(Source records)
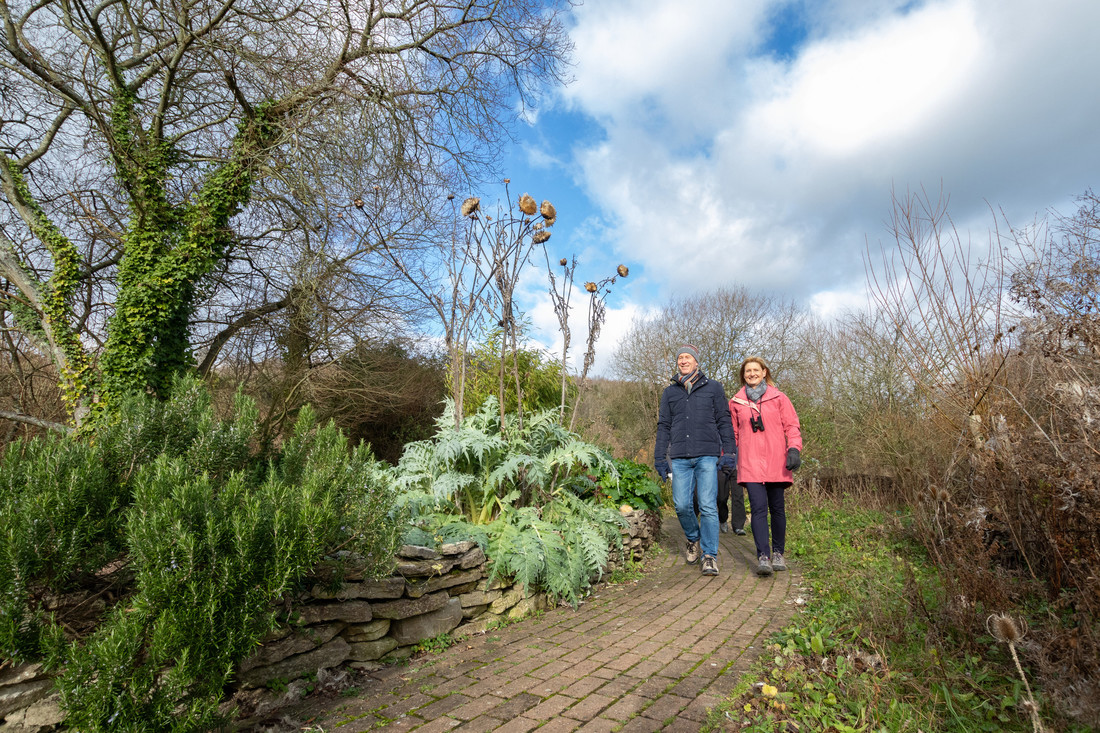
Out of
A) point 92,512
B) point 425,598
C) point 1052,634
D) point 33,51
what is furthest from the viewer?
point 33,51

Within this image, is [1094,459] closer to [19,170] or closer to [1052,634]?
[1052,634]

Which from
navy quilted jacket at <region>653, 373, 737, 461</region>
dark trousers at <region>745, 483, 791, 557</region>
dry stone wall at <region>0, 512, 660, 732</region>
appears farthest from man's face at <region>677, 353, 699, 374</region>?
dry stone wall at <region>0, 512, 660, 732</region>

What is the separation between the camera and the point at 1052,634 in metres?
2.23

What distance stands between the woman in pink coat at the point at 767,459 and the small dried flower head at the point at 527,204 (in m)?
2.78

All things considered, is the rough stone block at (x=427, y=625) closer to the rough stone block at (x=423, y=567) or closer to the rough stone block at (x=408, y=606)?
the rough stone block at (x=408, y=606)

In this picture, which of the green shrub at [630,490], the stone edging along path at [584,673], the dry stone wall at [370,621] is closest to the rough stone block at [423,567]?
the dry stone wall at [370,621]

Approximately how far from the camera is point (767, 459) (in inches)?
205

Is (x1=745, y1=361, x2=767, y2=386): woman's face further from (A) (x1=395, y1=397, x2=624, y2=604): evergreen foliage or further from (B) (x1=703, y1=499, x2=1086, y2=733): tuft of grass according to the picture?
(B) (x1=703, y1=499, x2=1086, y2=733): tuft of grass

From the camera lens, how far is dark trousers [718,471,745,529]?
7295 millimetres

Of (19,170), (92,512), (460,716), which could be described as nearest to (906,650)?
(460,716)

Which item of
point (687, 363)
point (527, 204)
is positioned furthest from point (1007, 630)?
point (527, 204)

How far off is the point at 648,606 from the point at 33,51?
1254cm

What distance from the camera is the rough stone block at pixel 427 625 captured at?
3.46 meters

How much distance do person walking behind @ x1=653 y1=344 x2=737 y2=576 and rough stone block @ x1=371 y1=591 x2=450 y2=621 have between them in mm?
A: 2489
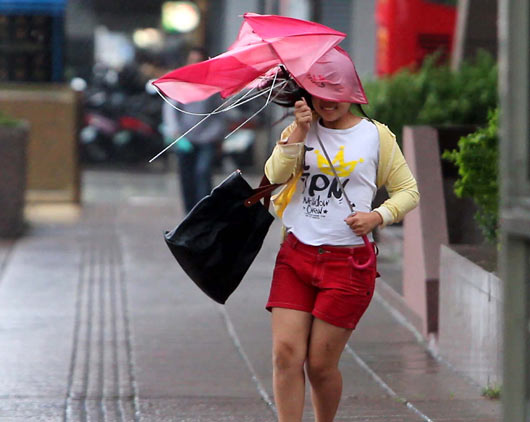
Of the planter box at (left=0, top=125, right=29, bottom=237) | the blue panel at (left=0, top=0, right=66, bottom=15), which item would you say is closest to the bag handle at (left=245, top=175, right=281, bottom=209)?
the planter box at (left=0, top=125, right=29, bottom=237)

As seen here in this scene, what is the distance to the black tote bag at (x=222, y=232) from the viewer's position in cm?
432

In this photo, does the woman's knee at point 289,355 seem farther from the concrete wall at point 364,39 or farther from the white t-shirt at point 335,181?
the concrete wall at point 364,39

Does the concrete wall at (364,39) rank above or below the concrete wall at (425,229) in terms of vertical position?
above

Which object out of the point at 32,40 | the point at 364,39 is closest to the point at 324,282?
the point at 32,40

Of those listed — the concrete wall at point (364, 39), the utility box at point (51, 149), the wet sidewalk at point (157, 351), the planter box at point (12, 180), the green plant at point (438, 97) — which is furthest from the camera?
the concrete wall at point (364, 39)

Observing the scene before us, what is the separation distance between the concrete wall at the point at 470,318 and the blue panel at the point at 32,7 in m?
9.17

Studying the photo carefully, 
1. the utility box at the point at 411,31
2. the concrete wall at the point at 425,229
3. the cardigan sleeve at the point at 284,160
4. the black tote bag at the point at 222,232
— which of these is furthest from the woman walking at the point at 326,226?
the utility box at the point at 411,31

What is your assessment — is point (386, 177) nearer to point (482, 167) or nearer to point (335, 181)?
point (335, 181)

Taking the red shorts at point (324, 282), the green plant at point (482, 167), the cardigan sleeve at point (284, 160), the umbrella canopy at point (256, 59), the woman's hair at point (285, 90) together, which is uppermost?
the umbrella canopy at point (256, 59)

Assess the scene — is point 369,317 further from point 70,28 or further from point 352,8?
point 70,28

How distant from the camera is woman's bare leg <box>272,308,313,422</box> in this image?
4.23 m

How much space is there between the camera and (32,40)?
1438cm

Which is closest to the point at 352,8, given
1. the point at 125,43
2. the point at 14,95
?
the point at 14,95

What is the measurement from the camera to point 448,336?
244 inches
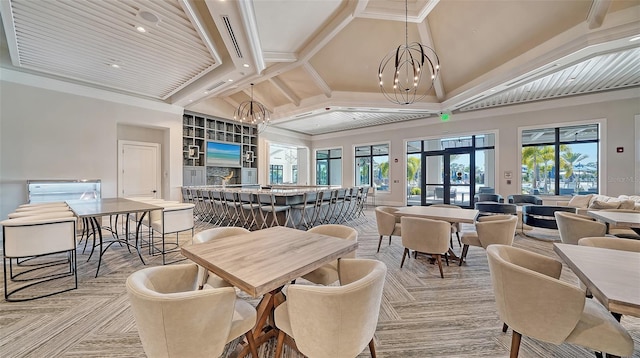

● What is being asked
Locate every line of the items above that contains the word "dark" and copy each of those lines. Matching is case-sensitive.

● Answer to the exercise
dark trousers at <region>745, 483, 791, 557</region>
From the camera lens, how far is dark trousers [718,471,745,529]?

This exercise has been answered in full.